I giovani disabili di AllegroModerato sul palco con Franco Mussida della Pfm


«Voi avete dentro come una scatoletta, dovete aprire questa scatoletta e farne uscire il tesoro che c’è». Forse conoscono o forse no, i ragazzi dell’Orchestra AllegroModerato, quelle parole bellissime di papa Francesco a dei giovanissimi disabili. Ma all’Auditorium di Bolzano, l’altra sera, hanno aperto ciascuno la propria scatoletta dando vita a un concerto emozionante. Riuscendo anche grazie a Franco Mussida, il patriarca della Pfm col suo fisico imponente e la scia di capelli argentei come una cometa sotto i riflettori, a toccare il cuore di
tutti. Fino al punto che, come ad esempio accadeva alle performance del piccolo grande pianista jazz Michel Petrucciani, affetto dalla malattia delle «ossa di cristallo», c’era solo la musica. E tutto il resto, la disabilità di larga parte dei musicisti, la premurosa fatica dei pochi tutor, la difficoltà di tenere insieme una trentina di persone speciali e fragili, finivano sullo sfondo. Come un dettaglio secondario.

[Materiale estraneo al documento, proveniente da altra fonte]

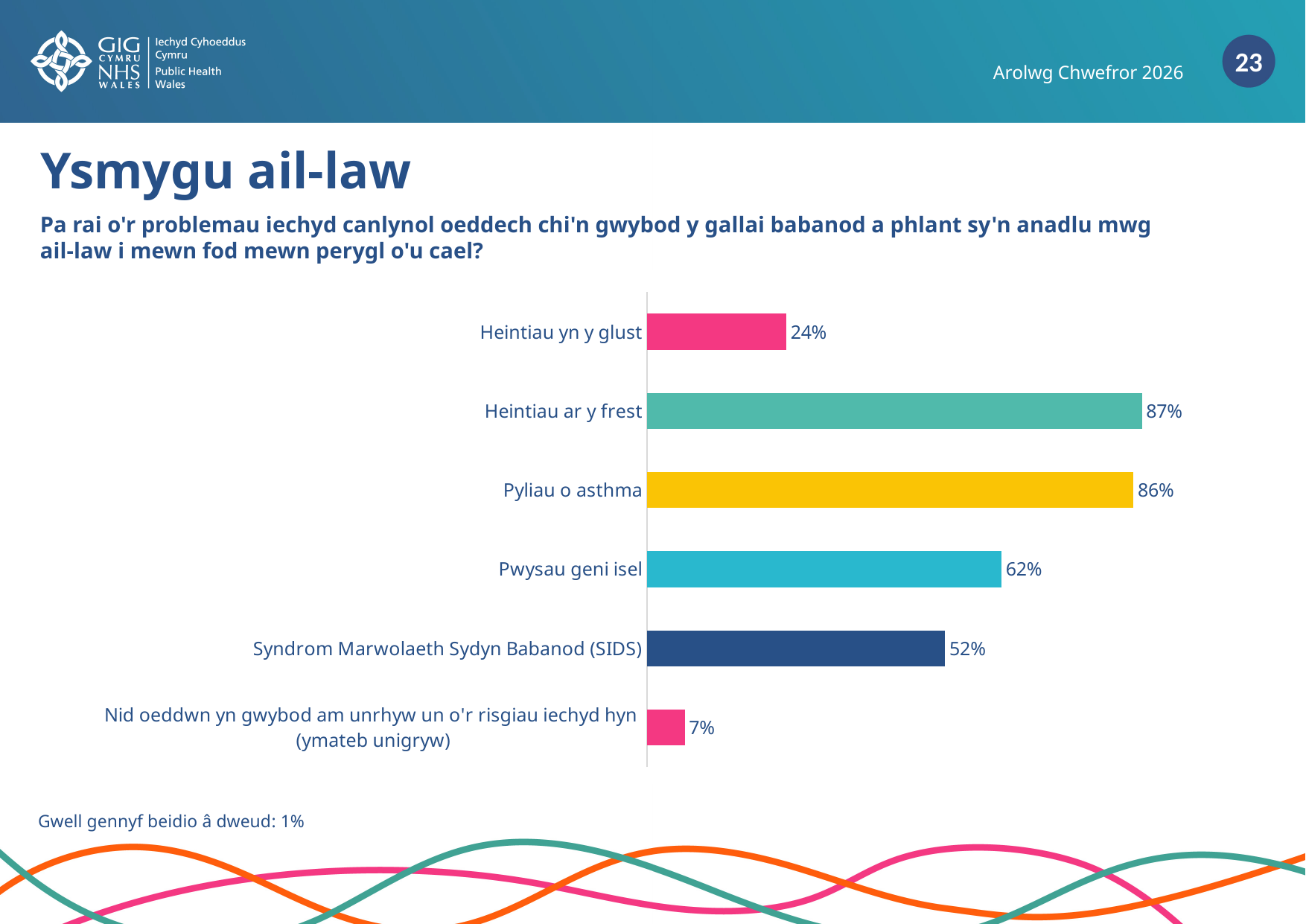
What is the difference between the values for 'Heintiau ar y frest' and 'Pyliau o asthma'? 1% Which category has the highest value in the chart? Heintiau ar y frest What is the difference between the values for 'Pyliau o asthma' and 'Pwysau geni isel'? 24% How many categories are plotted in the chart? 6 What percentage is shown for 'Syndrom Marwolaeth Sydyn Babanod (SIDS)'? 52% What is the value shown for 'Pwysau geni isel'? 62% What kind of chart is shown on the slide? Bar chart Which is larger: the value for 'Heintiau yn y glust' or the value for 'Syndrom Marwolaeth Sydyn Babanod (SIDS)'? Syndrom Marwolaeth Sydyn Babanod (SIDS) What percentage is given for 'Gwell gennyf beidio â dweud' below the chart? 1% What percentage of respondents knew about 'Heintiau ar y frest' (chest infections)? 87% What is the value for 'Heintiau yn y glust'? 24% Which category has the lowest value in the chart? Nid oeddwn yn gwybod am unrhyw un o'r risgiau iechyd hyn (ymateb unigryw)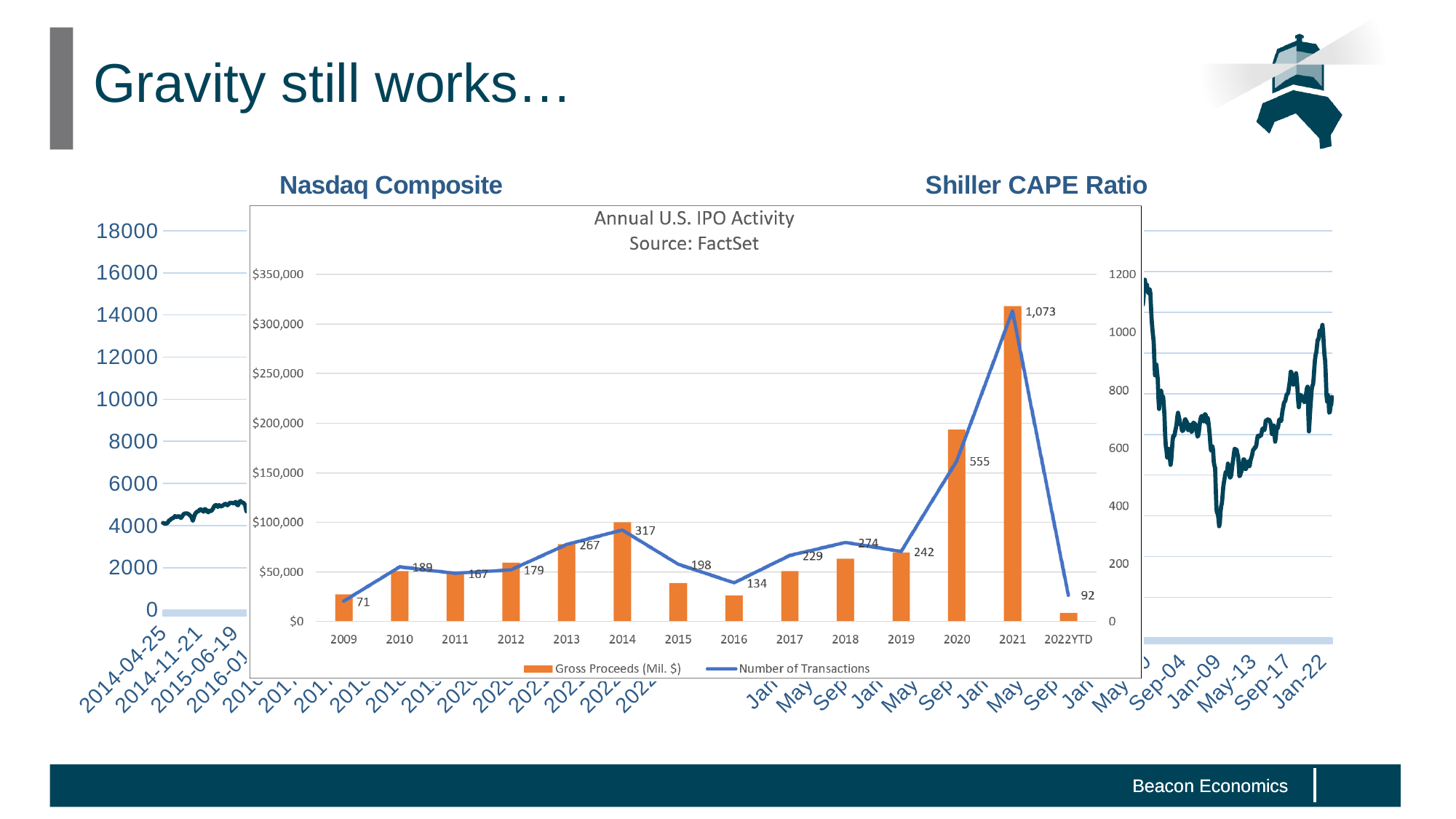
In the Annual U.S. IPO Activity chart, which year had more transactions, 2013 or 2014? 2014 In the Annual U.S. IPO Activity chart, is the Gross Proceeds value for 2020 greater or less than $200,000? less In the Annual U.S. IPO Activity chart, is the Gross Proceeds value for 2021 greater or less than $300,000? greater In the Annual U.S. IPO Activity chart, by how much did the Number of Transactions in 2021 exceed that of 2020? 518 What is the source cited in the title of the Annual U.S. IPO Activity chart? FactSet How many years (categories) are shown on the x axis of the Annual U.S. IPO Activity chart? 14 In the Annual U.S. IPO Activity chart, what was the Number of Transactions in 2020? 555 In the Annual U.S. IPO Activity chart, which year had the highest Number of Transactions? 2021 In the Annual U.S. IPO Activity chart, what was the Number of Transactions in 2021? 1,073 How many series does the legend of the Annual U.S. IPO Activity chart list? 2 In the Annual U.S. IPO Activity chart, which year had the lowest Number of Transactions? 2009 In the Annual U.S. IPO Activity chart, what was the Number of Transactions in 2009? 71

«Obiettivo raggiunto!», esultava Antonio Viganò, direttore artistico del «Teatro la Ribalta. Accademia d’arte della diversità». E spiegava che il concerto, la musica, le iniziative teatrali «non sono una terapia. Anzi, diciamolo, mi dà proprio fastidio che qualcuno pensi siano solo terapia. È arte. È musica. È poesia. È l’espressione di ragazzi che hanno molto da dire».
Cinquanta elementi
Fondata nel 2010 fa a Milano da Marco Sciammarella e altri amici insegnanti con competenze specifiche nella didattica musicale speciale, nella musicoterapia e nella riabilitazione, l’orchestra che a pieno organico è composta da 50 elementi per due terzi diversamente abili è figlia di un progetto della omonima cooperativa onlus. Progetto che, come spiega il sito web, «si rivolge alle persone con fragilità psichiche, mentali e fisiche promuovendo una formazione musicale che attiva e sviluppa energia e competenze emotive, cognitive e razionali» e «offre la possibilità di organizzare il pensiero, di gestire le emozioni e le relazioni, di rielaborare il proprio mondo interiore e di condividerlo con consapevolezza».
Insomma, un progetto culturale che vuole coinvolgere le famiglie e «avvicinare la persona con disabilità all’esperienza musicale di gruppo» fino a «sperimentare reali modalità di autonomia musicale e coinvolgimento nell’orchestrazione dei brani» e così via. Ma il punto d’arrivo, al di là delle spiegazioni psicopedagogiche, è proprio quello raggiunto l’altra sera. Portare cioè Anna (arpa) e Chiara (timpani) e Davide (marimba) ed Elena (violoncello) e Jacopo (violino) e Carlo (tastiere) e tutti gli altri ad avere il coraggio di salire sul palcoscenico, di seguire docilmente il direttore e suonare così bene e con tanto cuore da fare appunto sparire, dietro un «allegretto» di Mahler o una fantasia del Rigoletto di Verdi, la loro fragilità.